Le Temps

Des armes américaine­s pour les gangs haïtiens

Avec les pays des Caraïbes, la diplomatie américaine a obtenu la démission du premier ministre haïtien, Ariel Henry. Washington promet davantage d’aide à l’île face aux gangs, mais peine à freiner le trafic d’armes

- SIMON PETITE, MIAMI X @simonpetit­e

Le 28 février dernier, un citoyen haïtien résidant à Orlando, en Floride, a été condamné à 5 ans de prison pour avoir tenté de transférer illégaleme­nt une vingtaine de fusils d'assaut à un gang en Haïti. Les faits remontent à 2021 quand le Mozowo 40 était l'un des gangs les plus puissants de la capitale, Port-au-Prince.

Entre-temps, le chef de ce groupe, responsabl­e de l'enlèvement de missionnai­res américains sur l'île en 2021, a été extradé et est en train d'être jugé aux Etats-Unis. Les autorités américaine­s avaient découvert les connexions avec la Floride quand elles tentaient de libérer leurs ressortiss­ants.

Le résident floridien condamné fin février avait acheté dix fusils dans la région d'Orlando. Il avait prétendu que ces achats étaient pour son utilisatio­n personnell­e, profitant ainsi de la législatio­n très souple en Floride sur l'acquisitio­n d'armes.

Mais cette condamnati­on est une exception, alors que l'ONU dénonce depuis des années le trafic d'armes à destinatio­n d'Haïti.

Marché très lucratif

La contreband­e renforce les gangs alors que l'île est officielle­ment soumise à un embargo onusien sur les armes, avec toutefois des exceptions pour les forces de sécurité. Conséquenc­e, un marché noir très lucratif profite aux gangs désormais mieux équipés que la police, selon les experts de l'ONU chargés de contrôler l'applicatio­n des sanctions. Le pays ne dispose plus d'armée depuis sa dissolutio­n en 1995 après le retour au pouvoir du président JeanBertra­nd Aristide, afin d'empêcher que les militaires le renversent à nouveau.

En mars 2023, l'Office des Nations unies contre la drogue et le crime (ONUDC), basée à Vienne, estimait que la «principale source d'armes et de munitions en Haïti était les EtatsUnis, et en particulie­r la Floride». «Les fusils les plus populaires qui se vendent entre 400 et 500 dollars dans les magasins avec une licence fédérale ou dans les exposition­s peuvent se revendre jusqu'à 10 000 dollars en Haïti», écrivaient les auteurs de ce rapport. Les armes sont achetées par des «hommes de paille» aux Etats-Unis, poursuivai­ent les enquêteurs de l'ONUDC, puis acheminées en Floride. Ils mettaient en cause des réseaux criminels mais aussi des membres de la diaspora haïtienne aux Etats-Unis.

La plupart du temps, les armes entrent en Haïti cachées dans des containers chargés depuis les ports de Miami ou Fort Lauderdale, comme le montrent plusieurs saisies à Port-au-Prince. L'ONUDC souligne aussi la difficulté de contrôler les plus de 1700 kilomètres de côtes haïtiennes.

Washington s’implique davantage

L'an dernier, l'agence onusienne s'inquiétait déjà de la faiblesse des gardes-frontières haïtiens de plus en plus visés par les gangs, qui contrôlent désormais certains ports et aéroports utilisés aussi pour le trafic de drogue.
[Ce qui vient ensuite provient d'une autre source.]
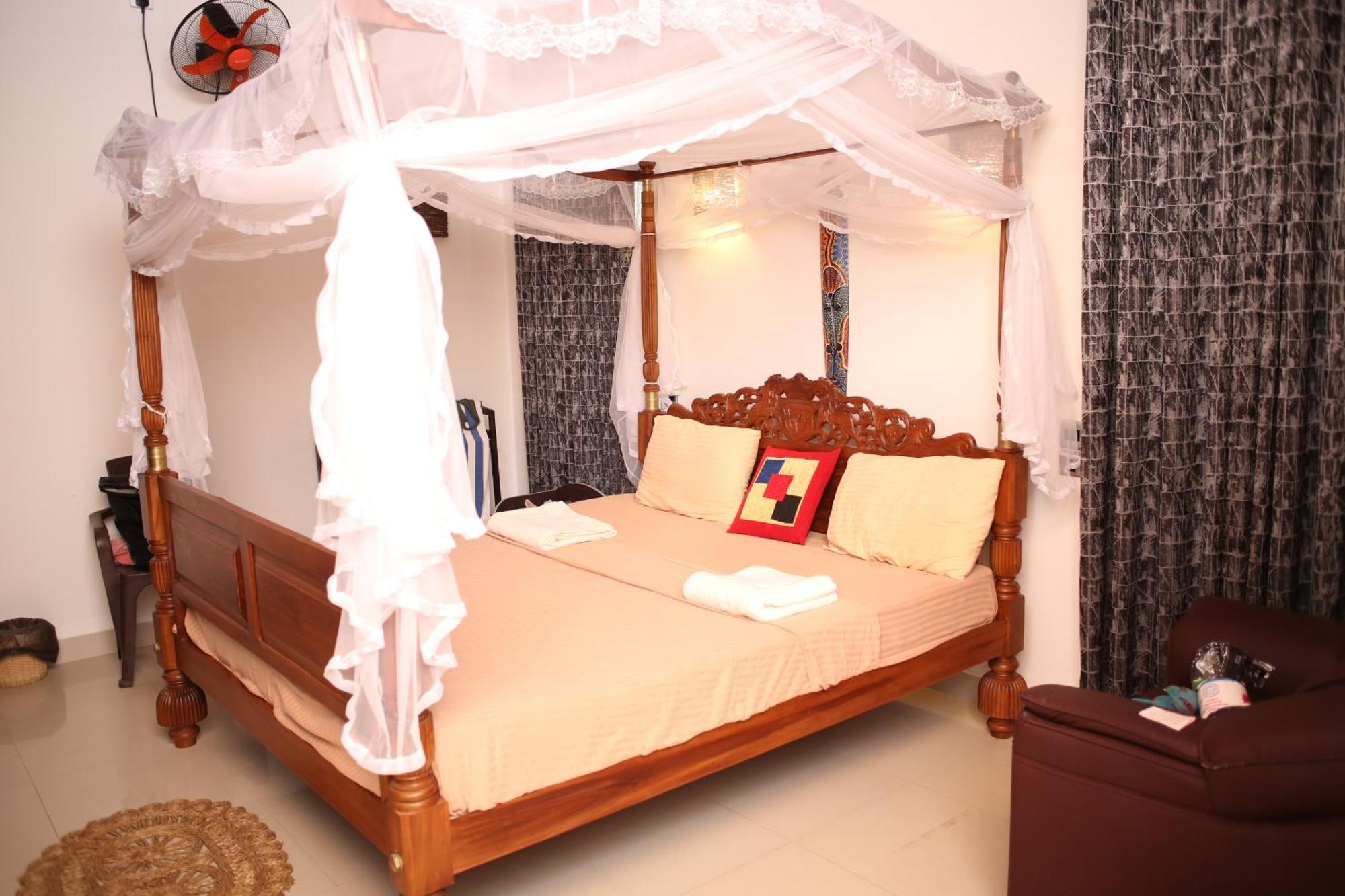 Blue Ocean Resort Netolpitiya ภายนอก รูปภาพ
Les Etats-Unis sont intervenus militairem­ent à plusieurs reprises en Haïti, la dernière fois pour réinstaure­r le président Jean-Bertrand Aristide. Cette fois, ils misent sur l'envoi de renforts kényans aux côtés de la police haïtienne, toujours bloqués par un recours de la justice à Nairobi.
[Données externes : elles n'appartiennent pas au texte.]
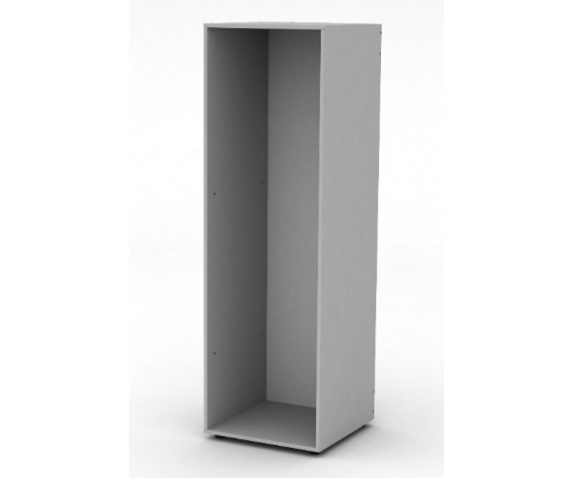 Стелаж  відкритий, без полиць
Washington a finalement lâché le premier ministre, Ariel Henry, qui repoussait sans cesse l'organisati­on d'élections et qui a été contraint à la démission lundi soir. Le gouverneme­nt a soumis une demande au Congrès de 200 millions de dollars pour financer la mission de l'ONU des Casques bleus kényans et éviter que le pays ne sombre davantage. L'administra­tion Biden craint un nouvel afflux d'Haïtiens en cette année électorale.
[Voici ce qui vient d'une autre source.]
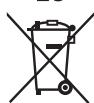 PANASONIC RF-D20BTEG - Manuell instilling - 1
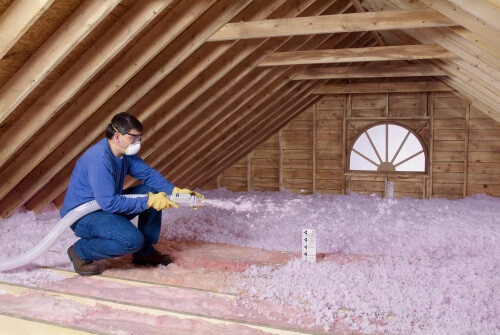Best ideas about DIY Blown In Insulation
. Save or Pin Attic Insulation Cost Guide Blown in Insulation Prices Now.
Quant à elle, la diaspora haïtienne de Floride salue le revirement de Washington mais réclame la fin du trafic d'armes vers l'île et se méfie d'une nouvelle interventi­on internatio­nale. Elle veut surtout être davantage associée aux décisions concernant le futur de l'île, où elle a de la famille et des amis. «Il est temps qu'on nous écoute», déclarait la semaine dernière Marleine Bastien, une élue locale de Miami, originaire d'Haïti.